EXERCISE TEXT.
┌──
Well, that's a big question for big investment; as you know we are going to be pushing a high end. In the last couple of years we've had high CapEx and this has been really an unprecedented time period for Hexcel. If you look at the new lines we have brought on, the new plants and the building expansions through this year, it's clearly an unprecedented time for us with respect bringing new lines on. I can tell you we've enhanced our team; where we manage the projects, where we tracked the projects, where we manage the cash, where we manage the schedules and the team continues to perform extremely well, I'm also very excited that we're not only delivering the programs on cost and on budget but at/or above our expected throughput.

So from the perspective of balancing our cash and our capital investment, we're constantly looking at our new throughput rates, and putting that into our equation Howard, because as you know what continuous flow operation; you want those lines running full and when you're bringing on new lines, the objective is to fill them up as quick as you can before you bring on the next tranche. So I think I'm excited with our performance to date on up and I'm even more excited with the opportunities going forward. We've got more technology, we see more data with online inspection from a throughput, and up time, a scrap and overall of productivity for line. So we're certainly not done driving improvements in that area as well.

Howard Rubel

Okay. I mean I guess that sort of goes to the point you're trying, you've made that your -- what excluding maintenance CapEx, you can talked about a cash conversion ratio that's -- how should I say it, a different way of looking at cash conversion and maybe more appropriate. Is that point you're trying to address?

Nick Stanage

Exactly. We look at our maintenance capital in the $50 million to $60 million per year range, and basically a balance or $250 million plus is to put in capacity for secure programs where we have long-term contracts. So from our perspective that it's really our acquisition; our organic acquisition strategy where we're going to grow. And I think we've demonstrated over the years we're very good at it and its very low risk and when you're replicating assets, you get a nice volume leverage within our plants to continue to expand our margins, which is certainly our objective.

Howard Rubel

Just to stay on, something else you talked about this new product and I think in the queue you addressed what appears to be new engineering products startups, I know the markets become more competitive but how are you going about battling the competition. And then second can you address some of the new programs that you've captured.

Nick Stanage

Well, I'd rather hold off on the new programs because I don't want to steal our funder for December, we're going to show some of them which we're really excited about, that go in our internal core business and some of the new platforms like the 737 MAX. I will tell you they are engineered products business. We've had some big mature programs come out like the C-17, and we're bringing them some new programs for like the 777-X and the MAX; is what was other helicopter rotorcraft blades. It is more competitive, it is more global, but having said that with our partnership in Malaysia, we're in a great position to basically position ourselves for the lower value or lower technology products into Malaysia and keeping the higher technical products in the Kent and into our U.S. based engineer products business. So yes it's more competitive yes there's some learning curve there but we're very happy at a 12% plus up income, the return on invested capital continues to be fantastic.
└──
INFORMATION PROVIDED.
┌──
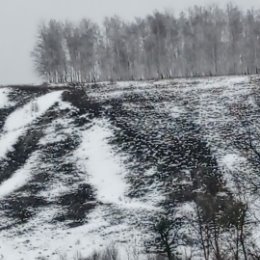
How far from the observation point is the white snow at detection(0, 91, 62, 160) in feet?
170

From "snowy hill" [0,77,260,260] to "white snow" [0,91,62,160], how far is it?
0.33 ft

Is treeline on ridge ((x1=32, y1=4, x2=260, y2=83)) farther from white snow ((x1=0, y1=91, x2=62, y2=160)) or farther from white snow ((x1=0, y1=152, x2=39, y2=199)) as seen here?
white snow ((x1=0, y1=152, x2=39, y2=199))

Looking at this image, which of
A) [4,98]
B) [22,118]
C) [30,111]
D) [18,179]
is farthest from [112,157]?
[4,98]

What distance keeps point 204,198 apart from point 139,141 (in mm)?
11738

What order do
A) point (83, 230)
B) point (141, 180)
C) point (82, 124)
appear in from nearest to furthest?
point (83, 230) < point (141, 180) < point (82, 124)

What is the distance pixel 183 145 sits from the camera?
1943 inches

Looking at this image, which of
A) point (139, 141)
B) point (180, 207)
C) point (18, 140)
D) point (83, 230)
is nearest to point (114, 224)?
point (83, 230)

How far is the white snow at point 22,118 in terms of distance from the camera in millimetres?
51953

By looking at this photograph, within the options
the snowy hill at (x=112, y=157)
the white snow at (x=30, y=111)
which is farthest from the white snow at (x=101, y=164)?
the white snow at (x=30, y=111)

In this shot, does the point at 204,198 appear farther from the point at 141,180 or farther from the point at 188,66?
the point at 188,66

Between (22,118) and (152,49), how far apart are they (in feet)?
102

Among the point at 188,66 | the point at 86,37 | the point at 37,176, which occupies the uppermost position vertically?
the point at 86,37

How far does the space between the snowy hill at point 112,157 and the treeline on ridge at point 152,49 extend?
1691cm

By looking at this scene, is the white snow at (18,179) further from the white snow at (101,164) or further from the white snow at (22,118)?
the white snow at (101,164)
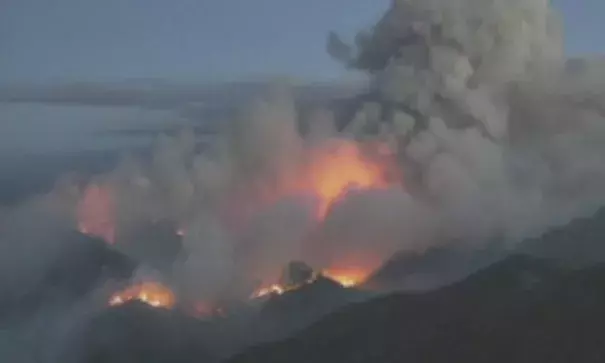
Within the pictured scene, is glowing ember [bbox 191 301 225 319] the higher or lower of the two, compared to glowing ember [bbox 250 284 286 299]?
lower

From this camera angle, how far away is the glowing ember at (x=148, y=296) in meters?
138

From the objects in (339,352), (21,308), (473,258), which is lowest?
(339,352)

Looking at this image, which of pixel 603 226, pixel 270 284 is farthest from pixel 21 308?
pixel 603 226

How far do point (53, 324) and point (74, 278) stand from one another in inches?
1757

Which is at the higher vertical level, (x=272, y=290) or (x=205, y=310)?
(x=272, y=290)

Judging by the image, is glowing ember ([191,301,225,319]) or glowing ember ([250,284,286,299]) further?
glowing ember ([250,284,286,299])

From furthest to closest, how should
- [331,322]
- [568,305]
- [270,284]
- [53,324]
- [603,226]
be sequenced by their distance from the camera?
[53,324] → [270,284] → [603,226] → [331,322] → [568,305]

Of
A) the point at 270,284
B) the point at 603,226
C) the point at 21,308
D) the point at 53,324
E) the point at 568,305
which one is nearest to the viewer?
the point at 568,305

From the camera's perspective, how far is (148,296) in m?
145

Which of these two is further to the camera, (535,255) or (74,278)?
(74,278)

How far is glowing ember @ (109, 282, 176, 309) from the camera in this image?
452ft

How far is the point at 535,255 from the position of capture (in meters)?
121

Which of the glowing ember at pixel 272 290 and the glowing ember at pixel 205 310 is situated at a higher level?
the glowing ember at pixel 272 290

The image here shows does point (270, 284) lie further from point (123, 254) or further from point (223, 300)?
point (123, 254)
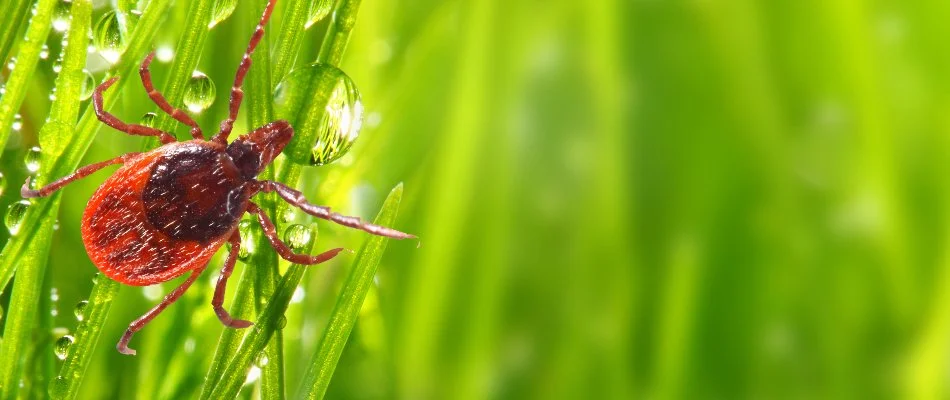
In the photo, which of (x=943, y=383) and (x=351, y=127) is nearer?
(x=351, y=127)

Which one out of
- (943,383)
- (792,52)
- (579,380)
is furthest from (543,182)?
(943,383)

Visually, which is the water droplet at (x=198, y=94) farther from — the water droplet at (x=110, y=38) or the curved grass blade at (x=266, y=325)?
the curved grass blade at (x=266, y=325)

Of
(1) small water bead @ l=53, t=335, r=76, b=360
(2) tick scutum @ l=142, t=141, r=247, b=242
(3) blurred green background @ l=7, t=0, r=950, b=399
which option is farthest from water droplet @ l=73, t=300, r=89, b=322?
(3) blurred green background @ l=7, t=0, r=950, b=399

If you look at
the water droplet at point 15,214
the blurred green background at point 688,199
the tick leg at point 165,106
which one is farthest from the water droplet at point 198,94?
the blurred green background at point 688,199

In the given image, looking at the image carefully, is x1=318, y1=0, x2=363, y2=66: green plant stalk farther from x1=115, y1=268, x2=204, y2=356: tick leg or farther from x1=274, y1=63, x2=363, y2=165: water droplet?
x1=115, y1=268, x2=204, y2=356: tick leg

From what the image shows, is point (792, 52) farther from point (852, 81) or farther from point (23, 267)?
→ point (23, 267)

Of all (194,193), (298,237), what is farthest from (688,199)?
(298,237)
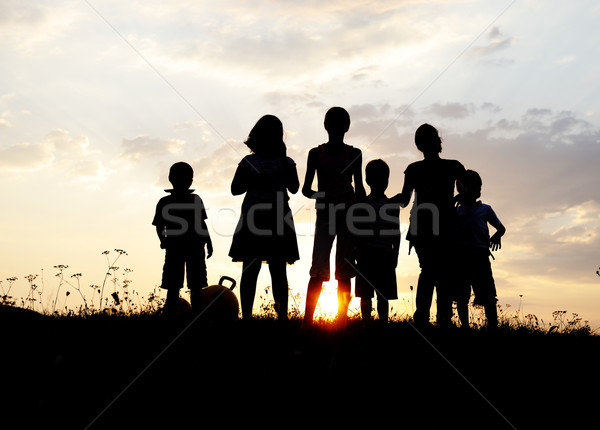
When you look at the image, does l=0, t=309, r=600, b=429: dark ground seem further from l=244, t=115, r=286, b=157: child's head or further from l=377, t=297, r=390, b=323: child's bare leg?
l=244, t=115, r=286, b=157: child's head

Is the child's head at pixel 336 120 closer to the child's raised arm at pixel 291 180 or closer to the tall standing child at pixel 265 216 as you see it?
the tall standing child at pixel 265 216

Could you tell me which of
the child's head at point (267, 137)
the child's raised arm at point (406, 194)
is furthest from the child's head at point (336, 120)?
the child's raised arm at point (406, 194)

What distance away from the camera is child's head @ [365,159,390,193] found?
8484 millimetres

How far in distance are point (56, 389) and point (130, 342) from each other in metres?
1.16

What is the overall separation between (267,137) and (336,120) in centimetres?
95

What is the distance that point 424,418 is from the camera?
14.6 feet

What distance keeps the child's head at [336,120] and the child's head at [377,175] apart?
1138mm

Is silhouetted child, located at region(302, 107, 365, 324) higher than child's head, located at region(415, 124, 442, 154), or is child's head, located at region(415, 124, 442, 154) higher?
child's head, located at region(415, 124, 442, 154)

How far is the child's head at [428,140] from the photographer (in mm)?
7414

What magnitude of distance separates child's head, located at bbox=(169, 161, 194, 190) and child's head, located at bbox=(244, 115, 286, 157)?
1456mm

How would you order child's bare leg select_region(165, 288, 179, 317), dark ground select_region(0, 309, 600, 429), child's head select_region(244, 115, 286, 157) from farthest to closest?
child's bare leg select_region(165, 288, 179, 317) → child's head select_region(244, 115, 286, 157) → dark ground select_region(0, 309, 600, 429)

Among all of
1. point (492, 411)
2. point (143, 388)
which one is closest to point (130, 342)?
point (143, 388)

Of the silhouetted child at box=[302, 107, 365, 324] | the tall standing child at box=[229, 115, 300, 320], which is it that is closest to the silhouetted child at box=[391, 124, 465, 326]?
the silhouetted child at box=[302, 107, 365, 324]

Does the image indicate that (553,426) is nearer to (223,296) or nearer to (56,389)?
(56,389)
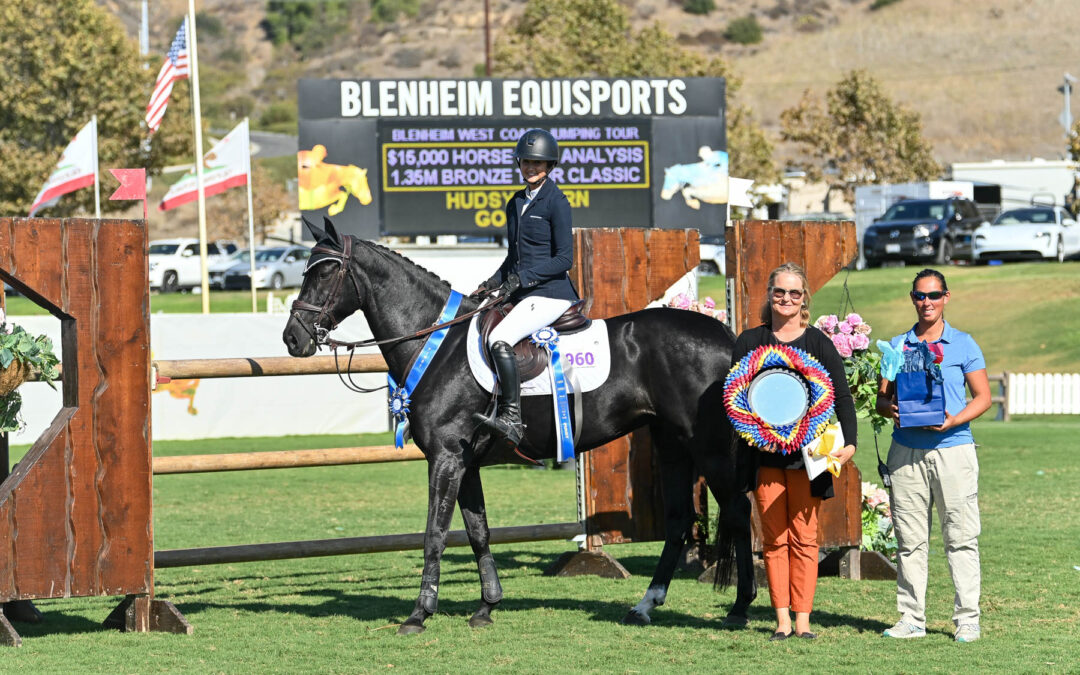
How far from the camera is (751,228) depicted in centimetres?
938

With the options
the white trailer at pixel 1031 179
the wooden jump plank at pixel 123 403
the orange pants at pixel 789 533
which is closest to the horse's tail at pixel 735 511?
the orange pants at pixel 789 533

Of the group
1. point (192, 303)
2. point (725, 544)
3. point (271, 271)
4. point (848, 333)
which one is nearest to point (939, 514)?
point (725, 544)

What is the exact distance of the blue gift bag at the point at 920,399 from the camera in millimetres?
7172

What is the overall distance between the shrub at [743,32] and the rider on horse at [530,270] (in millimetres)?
123345

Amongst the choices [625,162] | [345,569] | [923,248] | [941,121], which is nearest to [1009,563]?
[345,569]

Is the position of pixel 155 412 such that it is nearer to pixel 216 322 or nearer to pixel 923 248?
pixel 216 322

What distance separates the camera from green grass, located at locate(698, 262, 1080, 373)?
3022cm

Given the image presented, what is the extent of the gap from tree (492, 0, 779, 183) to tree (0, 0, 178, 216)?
544 inches

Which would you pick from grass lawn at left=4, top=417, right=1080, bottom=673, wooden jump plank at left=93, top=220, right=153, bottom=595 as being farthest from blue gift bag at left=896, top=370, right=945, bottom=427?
wooden jump plank at left=93, top=220, right=153, bottom=595

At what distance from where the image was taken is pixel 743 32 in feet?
418

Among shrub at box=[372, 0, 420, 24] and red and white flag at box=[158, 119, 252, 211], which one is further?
shrub at box=[372, 0, 420, 24]

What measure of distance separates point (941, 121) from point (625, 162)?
279 ft

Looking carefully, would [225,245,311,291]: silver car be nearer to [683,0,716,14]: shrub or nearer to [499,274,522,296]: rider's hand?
[499,274,522,296]: rider's hand

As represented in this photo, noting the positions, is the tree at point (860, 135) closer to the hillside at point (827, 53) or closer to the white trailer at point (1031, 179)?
the white trailer at point (1031, 179)
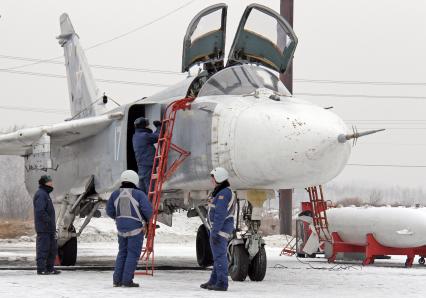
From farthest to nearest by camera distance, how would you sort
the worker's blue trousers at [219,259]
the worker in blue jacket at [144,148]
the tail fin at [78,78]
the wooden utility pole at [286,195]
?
the wooden utility pole at [286,195], the tail fin at [78,78], the worker in blue jacket at [144,148], the worker's blue trousers at [219,259]

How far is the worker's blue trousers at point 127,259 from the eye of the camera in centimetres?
981

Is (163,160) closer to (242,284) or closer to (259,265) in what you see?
(259,265)

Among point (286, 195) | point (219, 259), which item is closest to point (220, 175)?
point (219, 259)

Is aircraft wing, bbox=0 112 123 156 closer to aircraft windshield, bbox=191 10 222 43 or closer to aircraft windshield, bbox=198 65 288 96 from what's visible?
aircraft windshield, bbox=191 10 222 43

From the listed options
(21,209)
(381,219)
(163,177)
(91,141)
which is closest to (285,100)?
(163,177)

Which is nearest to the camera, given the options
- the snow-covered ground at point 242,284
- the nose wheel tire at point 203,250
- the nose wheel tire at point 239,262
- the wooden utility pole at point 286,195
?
the snow-covered ground at point 242,284

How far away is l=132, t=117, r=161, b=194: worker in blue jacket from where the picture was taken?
39.9 feet

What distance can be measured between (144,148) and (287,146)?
3.07 m

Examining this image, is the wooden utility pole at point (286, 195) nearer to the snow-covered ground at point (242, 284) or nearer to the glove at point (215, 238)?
the snow-covered ground at point (242, 284)

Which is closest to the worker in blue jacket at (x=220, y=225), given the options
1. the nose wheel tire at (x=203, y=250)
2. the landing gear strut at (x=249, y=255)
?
the landing gear strut at (x=249, y=255)

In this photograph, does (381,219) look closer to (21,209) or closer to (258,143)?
(258,143)

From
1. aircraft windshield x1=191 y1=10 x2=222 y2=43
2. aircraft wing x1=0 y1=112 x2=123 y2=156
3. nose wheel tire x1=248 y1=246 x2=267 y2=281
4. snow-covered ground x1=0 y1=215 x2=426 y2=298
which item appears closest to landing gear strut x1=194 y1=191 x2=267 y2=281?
nose wheel tire x1=248 y1=246 x2=267 y2=281

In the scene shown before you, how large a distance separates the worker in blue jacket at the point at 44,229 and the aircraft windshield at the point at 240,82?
285 centimetres

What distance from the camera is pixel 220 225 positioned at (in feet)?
32.4
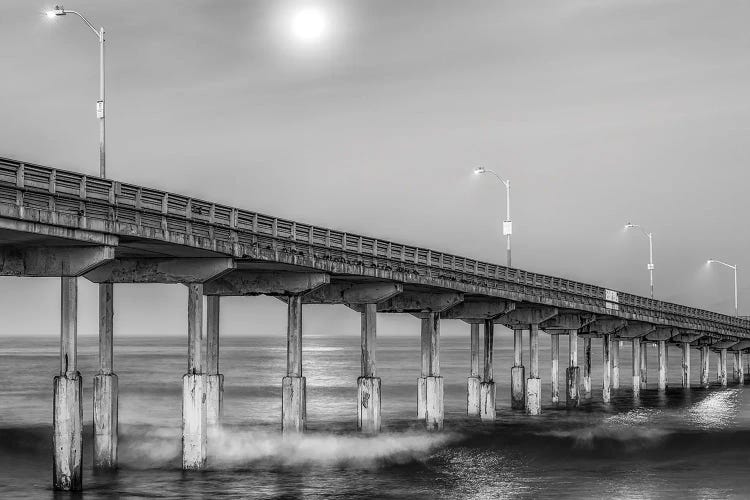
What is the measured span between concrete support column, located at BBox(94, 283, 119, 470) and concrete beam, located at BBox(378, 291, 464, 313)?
1927cm

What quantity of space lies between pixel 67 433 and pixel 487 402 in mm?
33140

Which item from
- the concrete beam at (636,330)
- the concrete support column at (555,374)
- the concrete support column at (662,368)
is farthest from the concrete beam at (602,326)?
the concrete support column at (662,368)

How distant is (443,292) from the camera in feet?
183

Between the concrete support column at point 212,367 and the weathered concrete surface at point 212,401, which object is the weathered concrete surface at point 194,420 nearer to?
the concrete support column at point 212,367

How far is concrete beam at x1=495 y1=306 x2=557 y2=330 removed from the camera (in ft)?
220

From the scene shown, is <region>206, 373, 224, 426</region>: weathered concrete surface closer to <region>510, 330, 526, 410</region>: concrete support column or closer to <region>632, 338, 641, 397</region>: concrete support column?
<region>510, 330, 526, 410</region>: concrete support column

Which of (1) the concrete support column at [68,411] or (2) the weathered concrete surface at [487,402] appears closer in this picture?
(1) the concrete support column at [68,411]

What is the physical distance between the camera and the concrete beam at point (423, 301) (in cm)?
5569

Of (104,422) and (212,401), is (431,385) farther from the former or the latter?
(104,422)

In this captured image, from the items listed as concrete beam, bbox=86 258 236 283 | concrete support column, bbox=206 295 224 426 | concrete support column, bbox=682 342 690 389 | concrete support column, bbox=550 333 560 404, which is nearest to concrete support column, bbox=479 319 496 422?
concrete support column, bbox=550 333 560 404

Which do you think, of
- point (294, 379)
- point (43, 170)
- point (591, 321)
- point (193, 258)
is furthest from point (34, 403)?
point (43, 170)

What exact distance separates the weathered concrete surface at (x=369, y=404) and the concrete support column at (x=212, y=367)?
6801 millimetres

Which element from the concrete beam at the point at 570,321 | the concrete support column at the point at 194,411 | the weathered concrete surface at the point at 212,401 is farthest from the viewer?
the concrete beam at the point at 570,321

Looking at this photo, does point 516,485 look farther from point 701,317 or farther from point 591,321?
point 701,317
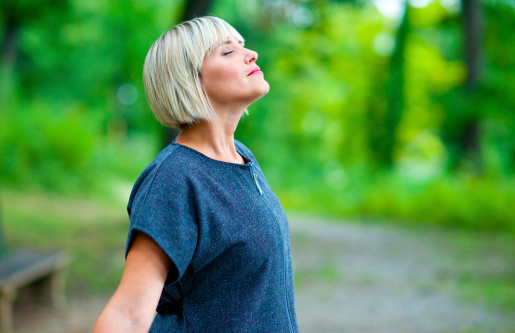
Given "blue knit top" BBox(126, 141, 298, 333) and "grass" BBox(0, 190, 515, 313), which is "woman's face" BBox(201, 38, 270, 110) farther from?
"grass" BBox(0, 190, 515, 313)

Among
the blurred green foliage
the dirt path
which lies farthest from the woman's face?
the blurred green foliage

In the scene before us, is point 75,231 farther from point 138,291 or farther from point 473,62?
point 473,62

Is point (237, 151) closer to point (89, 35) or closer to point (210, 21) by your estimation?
point (210, 21)

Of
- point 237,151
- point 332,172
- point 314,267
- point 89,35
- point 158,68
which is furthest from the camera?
point 332,172

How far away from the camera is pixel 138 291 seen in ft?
3.92

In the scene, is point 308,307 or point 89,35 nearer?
point 308,307

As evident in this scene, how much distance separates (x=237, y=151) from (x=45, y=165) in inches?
473

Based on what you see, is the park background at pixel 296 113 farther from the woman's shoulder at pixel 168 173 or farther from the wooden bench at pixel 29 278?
the woman's shoulder at pixel 168 173

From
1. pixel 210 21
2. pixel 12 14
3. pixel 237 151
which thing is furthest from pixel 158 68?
pixel 12 14

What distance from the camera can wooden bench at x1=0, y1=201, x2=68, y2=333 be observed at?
4.40m

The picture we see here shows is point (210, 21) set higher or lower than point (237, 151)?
higher

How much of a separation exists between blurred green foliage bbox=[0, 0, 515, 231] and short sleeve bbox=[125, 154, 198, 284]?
7.96 metres

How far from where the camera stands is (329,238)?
10.2 m

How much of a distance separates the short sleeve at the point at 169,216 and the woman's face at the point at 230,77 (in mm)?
308
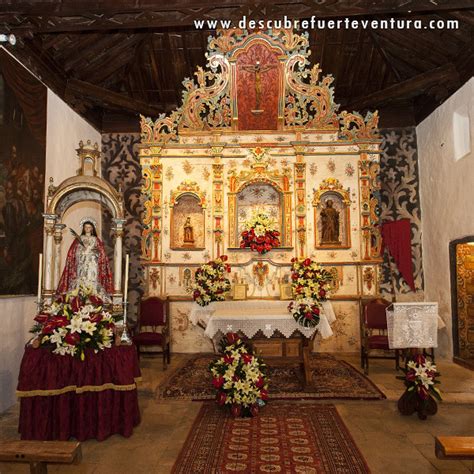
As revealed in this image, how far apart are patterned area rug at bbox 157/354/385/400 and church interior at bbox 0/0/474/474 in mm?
61

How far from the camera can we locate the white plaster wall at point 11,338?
6469 millimetres

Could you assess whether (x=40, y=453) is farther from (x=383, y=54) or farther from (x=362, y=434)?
(x=383, y=54)

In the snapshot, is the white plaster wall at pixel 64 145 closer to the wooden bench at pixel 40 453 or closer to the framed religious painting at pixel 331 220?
the framed religious painting at pixel 331 220

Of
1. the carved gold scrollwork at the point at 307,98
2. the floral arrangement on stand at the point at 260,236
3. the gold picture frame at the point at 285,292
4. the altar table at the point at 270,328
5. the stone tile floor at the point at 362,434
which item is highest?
the carved gold scrollwork at the point at 307,98

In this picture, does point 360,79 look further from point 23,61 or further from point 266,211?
point 23,61

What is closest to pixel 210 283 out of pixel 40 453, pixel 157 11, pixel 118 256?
pixel 118 256

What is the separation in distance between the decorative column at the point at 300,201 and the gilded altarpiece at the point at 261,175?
0.07ft

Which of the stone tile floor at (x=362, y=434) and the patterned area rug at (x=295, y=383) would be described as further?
the patterned area rug at (x=295, y=383)

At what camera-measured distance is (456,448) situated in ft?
10.5

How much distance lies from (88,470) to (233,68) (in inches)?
323

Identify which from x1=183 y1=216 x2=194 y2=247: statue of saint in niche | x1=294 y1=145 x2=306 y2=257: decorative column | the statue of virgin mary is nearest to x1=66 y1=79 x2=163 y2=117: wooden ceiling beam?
x1=183 y1=216 x2=194 y2=247: statue of saint in niche

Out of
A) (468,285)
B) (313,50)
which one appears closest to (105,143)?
(313,50)

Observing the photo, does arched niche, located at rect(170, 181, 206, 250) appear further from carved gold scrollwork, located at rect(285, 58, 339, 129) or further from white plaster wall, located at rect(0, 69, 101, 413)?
carved gold scrollwork, located at rect(285, 58, 339, 129)

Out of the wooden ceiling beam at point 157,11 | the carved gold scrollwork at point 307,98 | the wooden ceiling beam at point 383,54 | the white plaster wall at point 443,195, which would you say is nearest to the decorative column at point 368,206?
the carved gold scrollwork at point 307,98
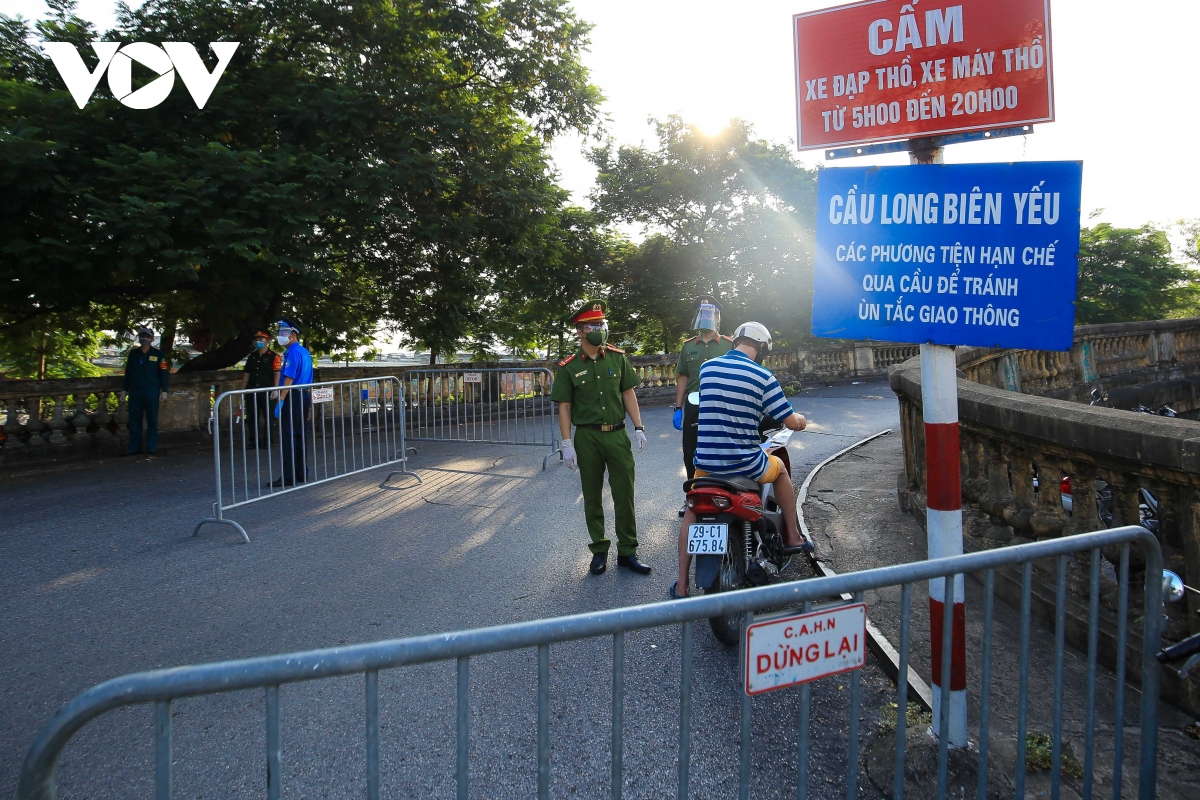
└──
DESCRIPTION OF THE TASK. Write out, word for word, the passage of the Hexcel call transcript that opens with the words containing "Well, that's a" and closes with "our expected throughput.". The records have no connection to the Hexcel call transcript.

TASK ANSWER.
Well, that's a big question for big investment; as you know we are going to be pushing a high end. In the last couple of years we've had high CapEx and this has been really an unprecedented time period for Hexcel. If you look at the new lines we have brought on, the new plants and the building expansions through this year, it's clearly an unprecedented time for us with respect bringing new lines on. I can tell you we've enhanced our team; where we manage the projects, where we tracked the projects, where we manage the cash, where we manage the schedules and the team continues to perform extremely well, I'm also very excited that we're not only delivering the programs on cost and on budget but at/or above our expected throughput.